WORK ITEM => Skip the images and print the listing exactly.

DATA EXCERPTS =>
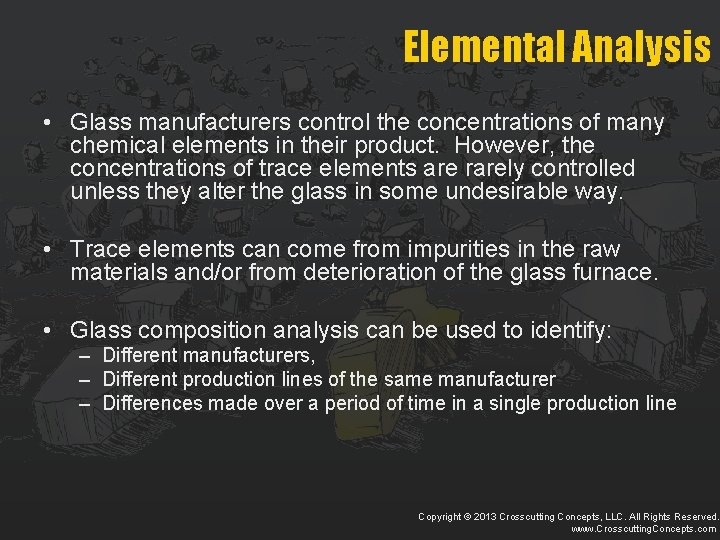 Elemental Analysis

• Glass manufacturers control the concentrations of many chemical elements in their product. However, the concentrations of trace elements are rarely controlled unless they alter the glass in some undesirable way.

• Trace elements can come from impurities in the raw materials and/or from deterioration of the glass furnace.

• Glass composition analysis can be used to identify:
– Different manufacturers,
– Different production lines of the same manufacturer
– Differences made over a period of time in a single production line

Copyright © 2013 Crosscutting Concepts, LLC. All Rights Reserved.
www.CrosscuttingConcepts.com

ANSWER FOR THE TASK =>
 Elemental Analysis

• Glass manufacturers control the concentrations of many chemical elements in their product. However, the concentrations of trace elements are rarely controlled unless they alter the glass in some undesirable way.

• Trace elements can come from impurities in the raw materials and/or from deterioration of the glass furnace.

• Glass composition analysis can be used to identify:
– Different manufacturers,
– Different production lines of the same manufacturer
– Differences made over a period of time in a single production line

Copyright © 2013 Crosscutting Concepts, LLC. All Rights Reserved.
www.CrosscuttingConcepts.com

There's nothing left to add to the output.